UMA ALDEIA OPRIMIDA
Francimar
Moreira
Não
foi na idade média, e muito menos na era pré-histórica, que ela existiu. A
opressão de que falamos atravessou os séculos e sobrevive reinando altaneira e
com a mais absoluta desenvoltura, a despeito da revolução francesa, da Declaração
Universal dos Direitos Humanos e de todas as lutas em que estiveram envolvidos bravos
combatentes que deram a própria vida na tentativa de libertar o homem dos grilhões
opressores.
Não foi implantada a ferro e fogo nem
sustentada a baionetas ou câmaras de torturas, como é comum acontecer, apesar
de conviver com fogo e chumbo. A maldita, à qual nos referimos, é fruto de uma
histórica e longeva dominação que tem na ignorância e covardia dos que se
deixam dominar e na absoluta ausência de escrúpulos dos vilões opressores, o amálgama
que alimenta, ampara e robustece a malfazeja.
Não
foi por falta de aviso ou denúncia, porquanto não somente o padre Antonio Vieira – um dos mais argutos
e festejados homens que habitaram essa Aldeia – denunciou reiteradamente,
com destemor e determinação, os horrores de seu tempo, como Jesus Cristo, o mensageiro-mor
da fraternidade, em uma sábia e antológica advertência, proclamou: “Bando de
víboras; que coam mosquitos, mas engolem elefantes!”.
Não
foi por falta de indignação e rebeldia,
visto que muitos já manifestaram o seu mais firme e contundente repúdio, e até
pegaram em armas, na tentativa vã de remover essa vilania que oprime a Aldeia e
mantém escravizados alguns milhões de seres humanos. Faltou, sim, infelizmente, que um número maior
de pessoas compreendesse a dimensão da sordidez e tivesse coragem moral de
também se rebelar contra o seu caráter obsceno.
Não
foi denunciado a contento?... Foi. Porquanto homens extraordinários arriscaram
a própria vida, fazendo isso. Como
foi o caso do admirável professor João Parsondas de Carvalho, que – rompendo
distâncias na escuridão de noites taciturnas sobre o lombo de animais, em canoas,
a pé e até nadando sobre as águas barrentas de rios caudalosos –
enfrentou sacrifícios atrozes para
denunciar a barbárie praticada no seu tempo.
Não
houve tantas vítimas e rios de sangue derramado, em quantidade suficiente, para
que o mundo inteiro fosse sensibilizado pela infâmia que de fato tem ocorrido
nessa Aldeia aviltada? É certo
que houve. Vítimas nunca
faltaram. É só verificar o sofrimento do povo, ou ler as páginas d’A GIERRA DO
LEDA – da lavra do fantástico Parsondas de Carvalho –, que serão encontrados
relatos chocantes sobre as atrocidades praticadas naquela época.
Não
foi falta de gritos e ranger de dentes, que ecoassem mundo afora, despertando
os que vivem nos palácios, ou ser ouvidos pelos defensores de plantão da causa
dos oprimidos? Não. Não foi isso. O próprio Parsondas de Carvalho, com maestria e coragem, descreveu sobre os
gritos de crianças, mulheres e anciões desesperados, diante das atrocidades
cometidas pelos capangas do governador-tirano, Benedito Leite.

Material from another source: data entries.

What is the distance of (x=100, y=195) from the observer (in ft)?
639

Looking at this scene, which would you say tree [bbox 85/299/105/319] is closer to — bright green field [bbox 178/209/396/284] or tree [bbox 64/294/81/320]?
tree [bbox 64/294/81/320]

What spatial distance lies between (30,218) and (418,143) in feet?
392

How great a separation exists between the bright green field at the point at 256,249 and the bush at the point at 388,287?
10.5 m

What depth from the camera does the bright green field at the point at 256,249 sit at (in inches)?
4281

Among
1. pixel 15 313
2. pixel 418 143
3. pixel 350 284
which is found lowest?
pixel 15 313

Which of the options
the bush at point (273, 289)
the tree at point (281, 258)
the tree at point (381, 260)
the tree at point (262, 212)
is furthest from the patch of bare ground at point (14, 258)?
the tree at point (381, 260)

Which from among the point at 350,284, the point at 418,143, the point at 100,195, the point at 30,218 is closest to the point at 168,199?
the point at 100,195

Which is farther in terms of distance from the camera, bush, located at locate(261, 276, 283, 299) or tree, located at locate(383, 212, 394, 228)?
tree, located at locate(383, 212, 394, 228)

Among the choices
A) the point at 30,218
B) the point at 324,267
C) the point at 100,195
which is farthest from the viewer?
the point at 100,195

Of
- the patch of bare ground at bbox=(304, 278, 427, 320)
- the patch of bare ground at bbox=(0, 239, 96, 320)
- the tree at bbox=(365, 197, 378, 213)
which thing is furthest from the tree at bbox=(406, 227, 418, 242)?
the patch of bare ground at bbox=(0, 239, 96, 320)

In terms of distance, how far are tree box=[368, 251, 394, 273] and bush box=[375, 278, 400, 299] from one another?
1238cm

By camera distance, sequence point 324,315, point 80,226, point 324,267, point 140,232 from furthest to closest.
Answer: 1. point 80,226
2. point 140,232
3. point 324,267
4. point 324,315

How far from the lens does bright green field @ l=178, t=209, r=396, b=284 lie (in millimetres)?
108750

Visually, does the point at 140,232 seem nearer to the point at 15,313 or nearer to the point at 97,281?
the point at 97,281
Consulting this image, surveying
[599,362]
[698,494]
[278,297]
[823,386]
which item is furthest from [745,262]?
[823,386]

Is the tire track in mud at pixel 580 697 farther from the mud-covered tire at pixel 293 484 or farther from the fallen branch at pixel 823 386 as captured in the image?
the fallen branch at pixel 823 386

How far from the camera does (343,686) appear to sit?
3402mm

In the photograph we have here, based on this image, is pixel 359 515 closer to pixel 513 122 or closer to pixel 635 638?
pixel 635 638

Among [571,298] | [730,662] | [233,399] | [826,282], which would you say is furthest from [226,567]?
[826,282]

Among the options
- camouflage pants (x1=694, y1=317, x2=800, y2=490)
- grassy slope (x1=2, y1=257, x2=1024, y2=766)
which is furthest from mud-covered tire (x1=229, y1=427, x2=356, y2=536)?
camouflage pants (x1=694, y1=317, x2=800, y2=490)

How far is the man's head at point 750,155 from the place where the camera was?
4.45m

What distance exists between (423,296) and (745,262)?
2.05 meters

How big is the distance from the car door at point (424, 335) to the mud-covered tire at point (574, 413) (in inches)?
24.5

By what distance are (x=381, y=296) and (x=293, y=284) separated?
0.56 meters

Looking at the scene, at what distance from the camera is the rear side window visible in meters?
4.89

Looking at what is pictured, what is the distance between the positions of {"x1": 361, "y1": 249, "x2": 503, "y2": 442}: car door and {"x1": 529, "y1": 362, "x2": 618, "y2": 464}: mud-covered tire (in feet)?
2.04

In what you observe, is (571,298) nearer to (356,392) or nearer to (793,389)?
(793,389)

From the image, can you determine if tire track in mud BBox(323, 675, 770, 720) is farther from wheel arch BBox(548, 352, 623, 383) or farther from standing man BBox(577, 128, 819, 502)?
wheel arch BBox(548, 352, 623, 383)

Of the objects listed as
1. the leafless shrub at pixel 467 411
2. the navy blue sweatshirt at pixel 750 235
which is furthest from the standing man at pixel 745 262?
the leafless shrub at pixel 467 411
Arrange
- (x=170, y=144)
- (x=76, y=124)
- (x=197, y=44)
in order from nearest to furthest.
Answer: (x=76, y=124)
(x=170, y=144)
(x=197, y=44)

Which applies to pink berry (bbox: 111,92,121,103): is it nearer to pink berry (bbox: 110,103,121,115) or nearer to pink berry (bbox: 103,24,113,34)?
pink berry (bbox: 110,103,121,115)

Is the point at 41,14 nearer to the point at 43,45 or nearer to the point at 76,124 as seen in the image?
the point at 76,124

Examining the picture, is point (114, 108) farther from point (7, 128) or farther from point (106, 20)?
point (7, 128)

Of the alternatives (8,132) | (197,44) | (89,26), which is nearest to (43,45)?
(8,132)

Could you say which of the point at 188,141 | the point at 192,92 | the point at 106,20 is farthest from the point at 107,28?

Não faltou, então, um levante popular, uma
revolução, ou mesmo um governo comprometido com a maioria do povo dessa Aldeia,
que, de fato, governasse para todos?!...
È lógico que faltou. Os sucessivos governos colocaram-se, reiteradamente, ao
lado dos opressores e governaram para os aliados políticos, apoiadores e sócios.
A maioria do povo apenas foi usada para legitimar o poder por meio do voto de
cabresto.
Não
existem nefastas consequências
sociais e econômicas diante desse vilipêndio?... Os índices negativos, a alta concentração
de renda, a pobreza extrema..., os pequenos e médios comerciantes
apelando para o contrabando e produtos
roubados, ou vendo seus meios de sobrevivência desaparecer, porque não têm como
concorrer com os protegidos ou sócios dos chefes da Aldeia, falam por si. E por
fim: “A violência filha da outra” – como diria Chico Buarque de Holanda –, é
retroalimentada pelos vermes da iniquidade que reina.
Não
existe esperança de mudar essa esdrúxula e humilhante situação que tanto sofrimento e vergonha causam aos
habitantes dessa Aldeia? Existe, sim. Após séculos de submissão e
barbárie, os detentores do direito de votar resolveram mudar a principal
liderança do lugar. E esta, vencido 1/12 avos do primeiro ano de governo, não
somente tem se havido com absoluta competência, como sinaliza que haverá novos
tempos.
Não
existe perigo de retrocesso? Ameaças
sempre estarão rondando!... Mas o novo timoneiro da Aldeia compreendeu que se
fazia necessário realizar mudanças que sinalizassem que as coisas tomariam
novos rumos. Isso ocorrendo, os seus habitantes, esperançosos de que virá um
novo tempo, encarregar-se-ão de formar o escudo protetor necessário para
resistir às tentativas de golpes – qualquer que seja a sua natureza.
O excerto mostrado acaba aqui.